Exercise aim:
The data follows this line. Copy verbatim the line with "How large is" and each line after it to the end.

Records shown:

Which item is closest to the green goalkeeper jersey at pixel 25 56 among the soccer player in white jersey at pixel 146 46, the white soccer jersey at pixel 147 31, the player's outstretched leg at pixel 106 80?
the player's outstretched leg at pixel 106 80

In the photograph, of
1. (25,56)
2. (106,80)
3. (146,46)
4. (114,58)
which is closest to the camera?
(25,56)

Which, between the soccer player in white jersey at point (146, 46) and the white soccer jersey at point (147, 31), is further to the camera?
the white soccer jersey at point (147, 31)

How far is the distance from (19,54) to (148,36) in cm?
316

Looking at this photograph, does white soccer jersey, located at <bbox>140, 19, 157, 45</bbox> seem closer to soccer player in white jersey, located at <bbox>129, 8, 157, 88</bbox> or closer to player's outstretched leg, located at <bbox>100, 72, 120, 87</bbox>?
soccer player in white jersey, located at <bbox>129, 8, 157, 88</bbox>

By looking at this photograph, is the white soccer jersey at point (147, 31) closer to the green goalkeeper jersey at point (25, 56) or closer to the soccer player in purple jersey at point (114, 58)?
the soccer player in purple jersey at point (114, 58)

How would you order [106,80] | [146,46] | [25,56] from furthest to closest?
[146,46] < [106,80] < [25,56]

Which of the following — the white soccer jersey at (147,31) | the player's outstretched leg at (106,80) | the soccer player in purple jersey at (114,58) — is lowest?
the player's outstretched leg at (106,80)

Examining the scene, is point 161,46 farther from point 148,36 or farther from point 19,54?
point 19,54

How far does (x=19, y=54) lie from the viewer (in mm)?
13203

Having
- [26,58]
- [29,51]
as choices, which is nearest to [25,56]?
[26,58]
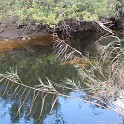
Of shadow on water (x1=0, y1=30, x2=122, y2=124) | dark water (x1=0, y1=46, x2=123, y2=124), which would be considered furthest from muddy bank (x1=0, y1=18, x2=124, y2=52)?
dark water (x1=0, y1=46, x2=123, y2=124)

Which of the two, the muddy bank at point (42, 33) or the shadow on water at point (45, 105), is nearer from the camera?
the shadow on water at point (45, 105)

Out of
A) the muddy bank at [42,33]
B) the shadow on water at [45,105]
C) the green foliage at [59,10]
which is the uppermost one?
the green foliage at [59,10]

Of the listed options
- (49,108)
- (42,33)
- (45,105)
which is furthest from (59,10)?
(49,108)

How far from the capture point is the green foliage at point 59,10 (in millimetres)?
11883

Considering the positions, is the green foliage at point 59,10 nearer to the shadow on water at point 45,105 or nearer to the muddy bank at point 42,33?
the muddy bank at point 42,33

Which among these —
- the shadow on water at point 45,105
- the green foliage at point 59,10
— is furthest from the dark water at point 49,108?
the green foliage at point 59,10

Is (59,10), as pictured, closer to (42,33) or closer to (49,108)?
(42,33)

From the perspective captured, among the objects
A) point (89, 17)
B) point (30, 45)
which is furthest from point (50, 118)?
point (30, 45)

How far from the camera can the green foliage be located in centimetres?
1188

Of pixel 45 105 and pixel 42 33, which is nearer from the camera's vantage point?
pixel 45 105

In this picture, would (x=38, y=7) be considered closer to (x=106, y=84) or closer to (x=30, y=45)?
(x=30, y=45)

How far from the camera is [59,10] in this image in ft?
39.6

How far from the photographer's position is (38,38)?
14.2m

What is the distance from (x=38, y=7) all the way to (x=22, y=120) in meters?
6.26
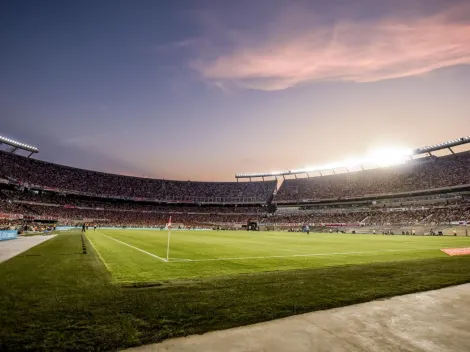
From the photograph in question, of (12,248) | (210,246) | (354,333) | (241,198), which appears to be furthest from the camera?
(241,198)

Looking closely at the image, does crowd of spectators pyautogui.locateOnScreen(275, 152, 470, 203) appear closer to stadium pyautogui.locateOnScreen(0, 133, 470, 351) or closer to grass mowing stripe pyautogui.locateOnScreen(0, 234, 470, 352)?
stadium pyautogui.locateOnScreen(0, 133, 470, 351)

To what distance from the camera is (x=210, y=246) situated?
20.8m

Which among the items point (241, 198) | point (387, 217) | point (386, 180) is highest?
point (386, 180)

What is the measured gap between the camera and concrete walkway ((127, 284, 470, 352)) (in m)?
3.82

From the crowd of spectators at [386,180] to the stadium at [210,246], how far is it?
459mm

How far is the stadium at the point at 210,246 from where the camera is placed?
16.6ft

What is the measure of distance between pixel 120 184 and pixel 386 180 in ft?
289

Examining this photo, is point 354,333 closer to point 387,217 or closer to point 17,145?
point 387,217

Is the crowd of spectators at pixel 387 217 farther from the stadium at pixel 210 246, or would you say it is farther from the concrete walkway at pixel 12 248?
the concrete walkway at pixel 12 248

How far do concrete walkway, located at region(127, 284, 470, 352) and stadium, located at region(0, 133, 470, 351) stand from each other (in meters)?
0.34

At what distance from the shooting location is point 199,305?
559 cm

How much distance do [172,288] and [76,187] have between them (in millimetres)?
89950

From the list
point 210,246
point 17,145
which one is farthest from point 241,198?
point 210,246

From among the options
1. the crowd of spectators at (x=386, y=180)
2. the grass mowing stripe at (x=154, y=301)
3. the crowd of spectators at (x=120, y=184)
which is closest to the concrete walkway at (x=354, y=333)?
the grass mowing stripe at (x=154, y=301)
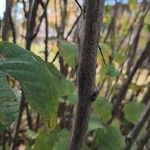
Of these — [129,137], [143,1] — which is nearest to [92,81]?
[129,137]

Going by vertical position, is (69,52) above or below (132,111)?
above

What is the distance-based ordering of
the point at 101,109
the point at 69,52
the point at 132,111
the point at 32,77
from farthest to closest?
the point at 132,111, the point at 101,109, the point at 69,52, the point at 32,77

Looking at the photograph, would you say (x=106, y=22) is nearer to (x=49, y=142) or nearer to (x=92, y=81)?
(x=49, y=142)

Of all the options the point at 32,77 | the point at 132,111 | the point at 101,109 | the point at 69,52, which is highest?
the point at 32,77

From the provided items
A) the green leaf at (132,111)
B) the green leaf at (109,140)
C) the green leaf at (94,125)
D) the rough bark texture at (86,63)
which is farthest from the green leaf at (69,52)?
the green leaf at (132,111)

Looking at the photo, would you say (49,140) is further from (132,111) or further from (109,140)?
(132,111)

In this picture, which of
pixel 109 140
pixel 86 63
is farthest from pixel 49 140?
pixel 86 63

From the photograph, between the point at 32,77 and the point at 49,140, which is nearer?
the point at 32,77
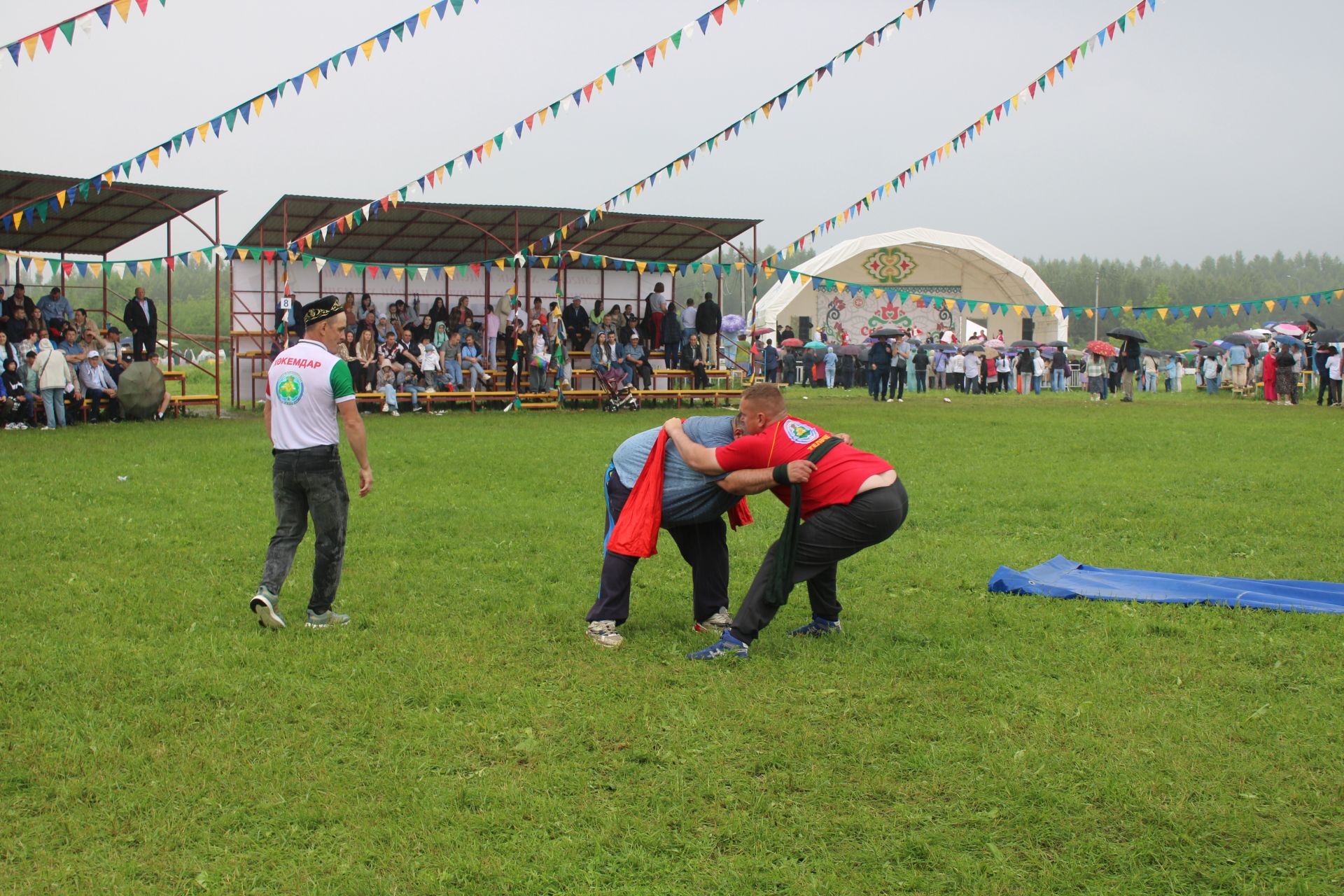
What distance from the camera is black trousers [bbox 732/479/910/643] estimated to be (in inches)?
224

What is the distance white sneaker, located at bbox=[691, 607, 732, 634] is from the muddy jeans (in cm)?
194

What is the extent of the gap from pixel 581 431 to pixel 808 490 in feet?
40.4

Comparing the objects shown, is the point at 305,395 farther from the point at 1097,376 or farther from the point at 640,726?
the point at 1097,376

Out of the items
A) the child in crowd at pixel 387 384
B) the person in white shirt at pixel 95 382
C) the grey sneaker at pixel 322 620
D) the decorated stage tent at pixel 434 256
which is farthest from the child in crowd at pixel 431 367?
the grey sneaker at pixel 322 620

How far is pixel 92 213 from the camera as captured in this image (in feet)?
69.4

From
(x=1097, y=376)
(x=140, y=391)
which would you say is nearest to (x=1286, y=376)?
(x=1097, y=376)

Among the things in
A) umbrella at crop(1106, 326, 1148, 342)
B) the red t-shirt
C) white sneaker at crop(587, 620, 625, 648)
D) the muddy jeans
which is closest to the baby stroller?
umbrella at crop(1106, 326, 1148, 342)

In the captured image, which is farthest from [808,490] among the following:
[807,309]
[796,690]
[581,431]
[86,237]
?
[807,309]

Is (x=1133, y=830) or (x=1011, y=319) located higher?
(x=1011, y=319)

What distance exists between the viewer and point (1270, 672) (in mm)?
5551

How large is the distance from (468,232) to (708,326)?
18.2ft

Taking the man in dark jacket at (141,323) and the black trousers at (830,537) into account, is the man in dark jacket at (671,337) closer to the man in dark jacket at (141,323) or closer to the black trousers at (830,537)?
the man in dark jacket at (141,323)

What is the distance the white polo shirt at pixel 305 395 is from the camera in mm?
6102

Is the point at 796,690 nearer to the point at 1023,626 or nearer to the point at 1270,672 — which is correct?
the point at 1023,626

Exercise solution:
How large is the distance from (468,232) to (708,326)?
18.2ft

Taking the man in dark jacket at (141,323) and the black trousers at (830,537) into account, is the man in dark jacket at (671,337) closer to the man in dark jacket at (141,323) or closer to the black trousers at (830,537)?
the man in dark jacket at (141,323)

What is the distance the white polo shirt at pixel 305 395 is from the camera in mm?
6102

Is the point at 796,690 nearer to the point at 1023,626 or nearer to the point at 1270,672 — which is correct?
the point at 1023,626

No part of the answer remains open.